== The input ==

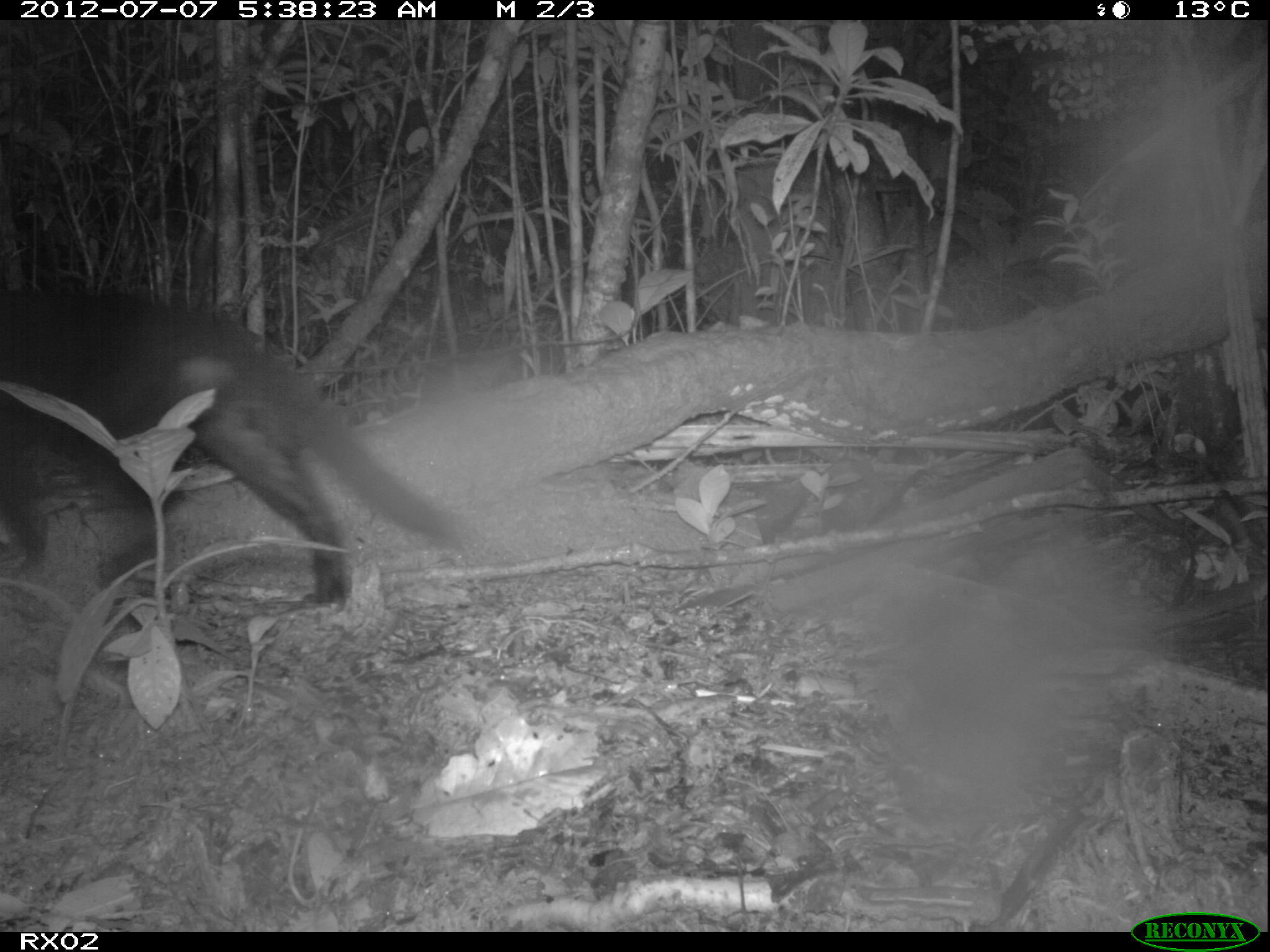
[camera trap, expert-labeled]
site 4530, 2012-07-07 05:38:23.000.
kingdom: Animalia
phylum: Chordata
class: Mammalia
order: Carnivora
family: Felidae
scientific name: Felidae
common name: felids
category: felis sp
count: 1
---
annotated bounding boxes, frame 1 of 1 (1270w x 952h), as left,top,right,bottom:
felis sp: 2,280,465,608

===
== The input ==

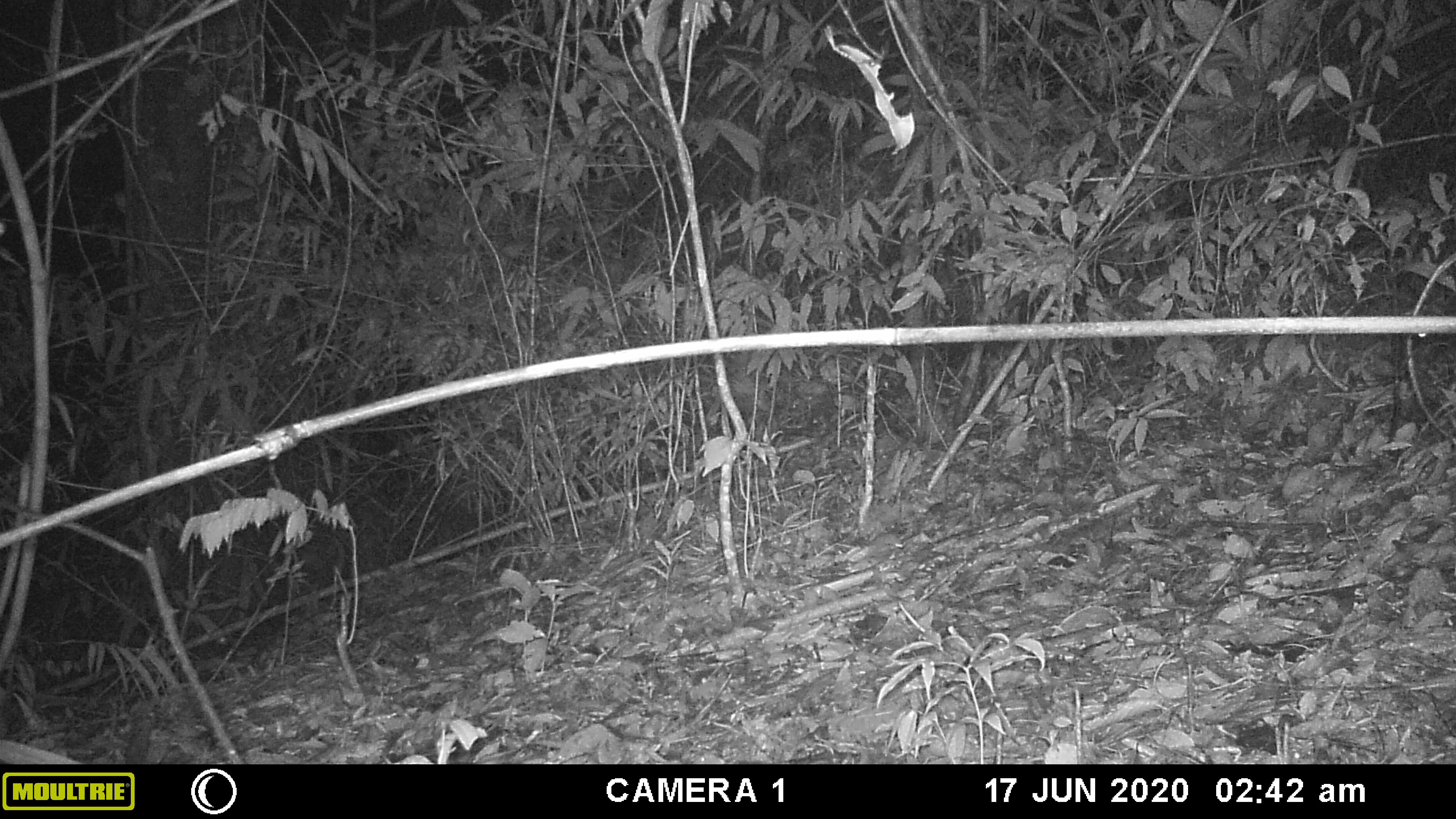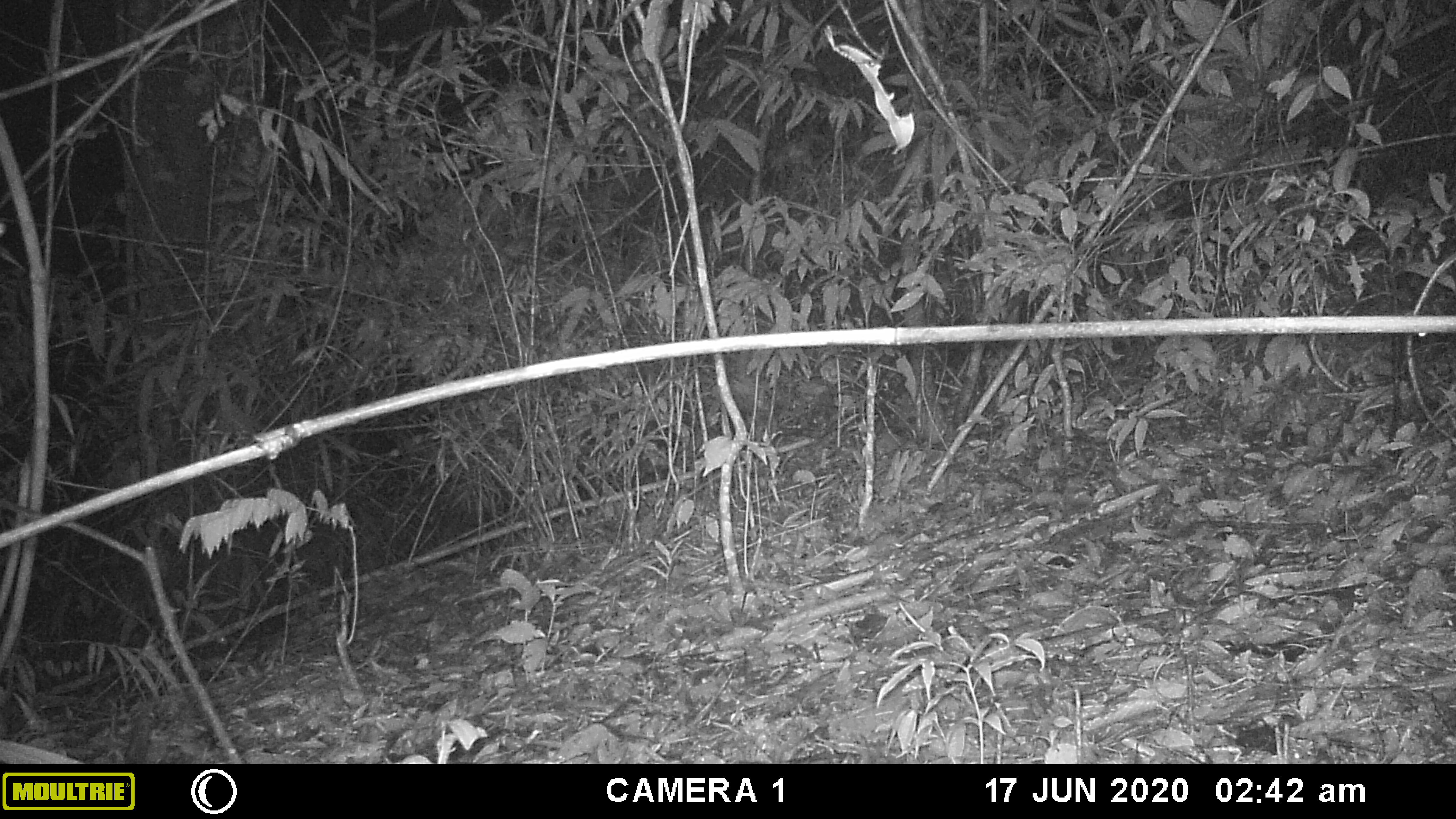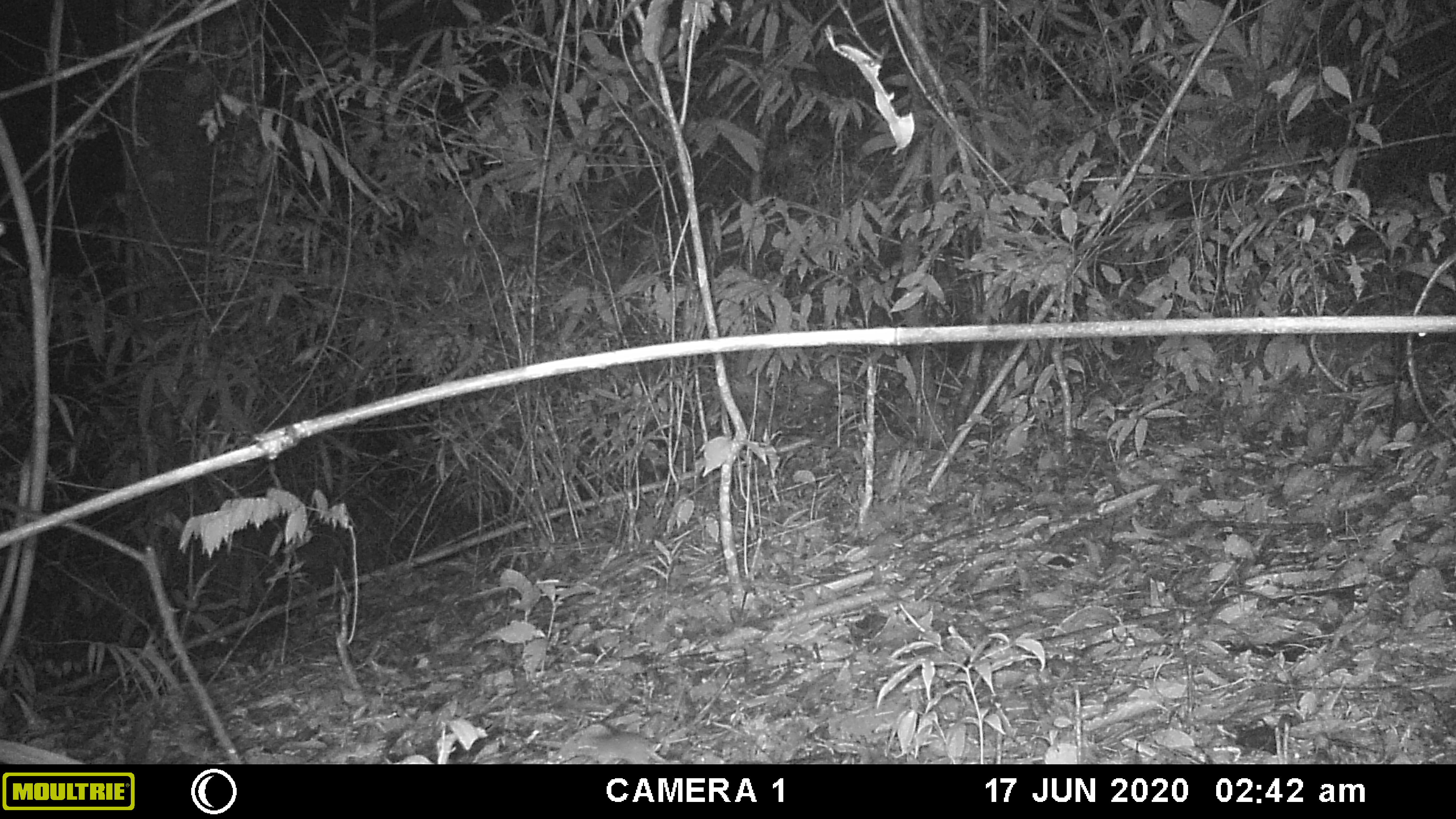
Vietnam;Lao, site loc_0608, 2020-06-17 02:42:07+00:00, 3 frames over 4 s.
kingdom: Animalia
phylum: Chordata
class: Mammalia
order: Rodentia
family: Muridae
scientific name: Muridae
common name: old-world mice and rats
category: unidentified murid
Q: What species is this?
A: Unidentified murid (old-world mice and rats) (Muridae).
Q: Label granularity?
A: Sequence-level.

===

▶ Work order: Every line that contains the string "name" should be returned from the data.

▶ Response:
scientific name: Felidae
common name: felids
scientific name: Muridae
common name: old-world mice and rats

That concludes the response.